- [Supplied information]:
—————

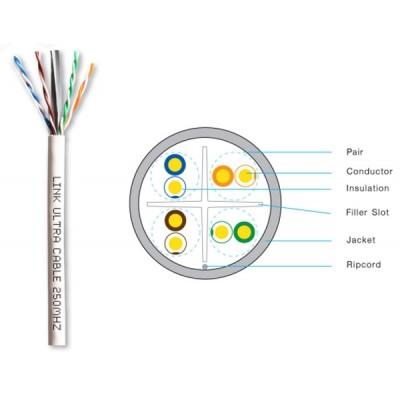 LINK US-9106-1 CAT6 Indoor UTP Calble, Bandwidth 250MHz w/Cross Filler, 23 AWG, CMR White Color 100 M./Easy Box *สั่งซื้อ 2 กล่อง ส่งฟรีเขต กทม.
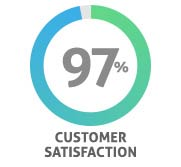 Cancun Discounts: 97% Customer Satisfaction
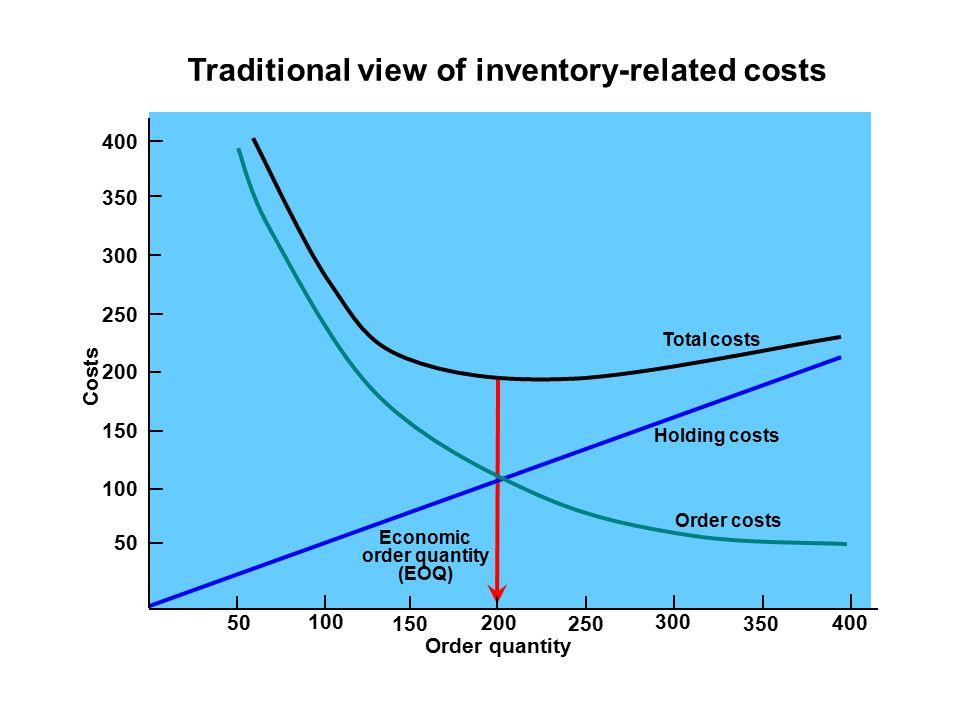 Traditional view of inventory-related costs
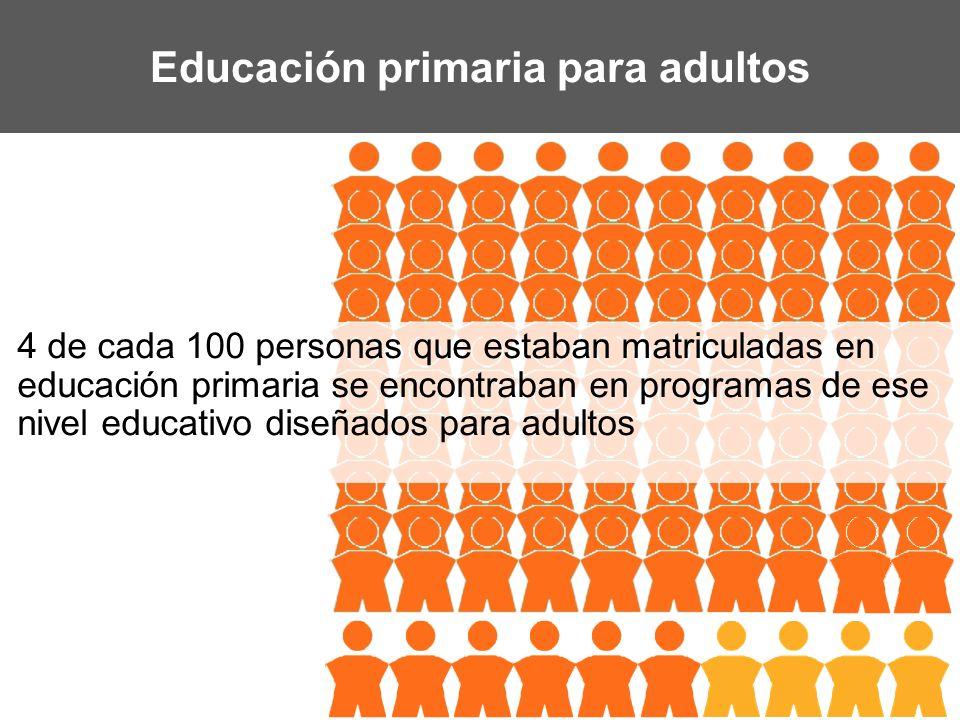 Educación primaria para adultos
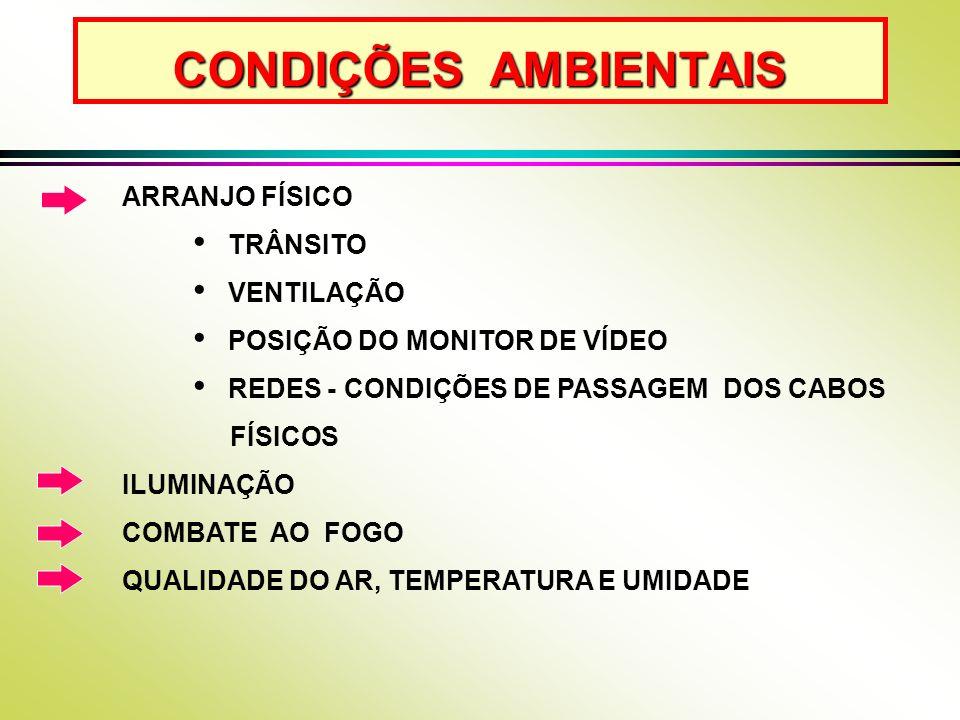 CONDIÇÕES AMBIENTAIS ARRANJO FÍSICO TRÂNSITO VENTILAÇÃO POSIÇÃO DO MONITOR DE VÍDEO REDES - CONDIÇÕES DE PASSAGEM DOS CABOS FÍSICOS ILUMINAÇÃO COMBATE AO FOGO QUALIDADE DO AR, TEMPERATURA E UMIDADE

—————

- [How to complete this task]:
Final task for the records above: print exactly the lines from the one that contains "Educación primaria para adultos" through the last line, both ends included, pictures excluded.

- [Output of the task]:
 Educación primaria para adultos
 CONDIÇÕES AMBIENTAIS ARRANJO FÍSICO TRÂNSITO VENTILAÇÃO POSIÇÃO DO MONITOR DE VÍDEO REDES - CONDIÇÕES DE PASSAGEM DOS CABOS FÍSICOS ILUMINAÇÃO COMBATE AO FOGO QUALIDADE DO AR, TEMPERATURA E UMIDADE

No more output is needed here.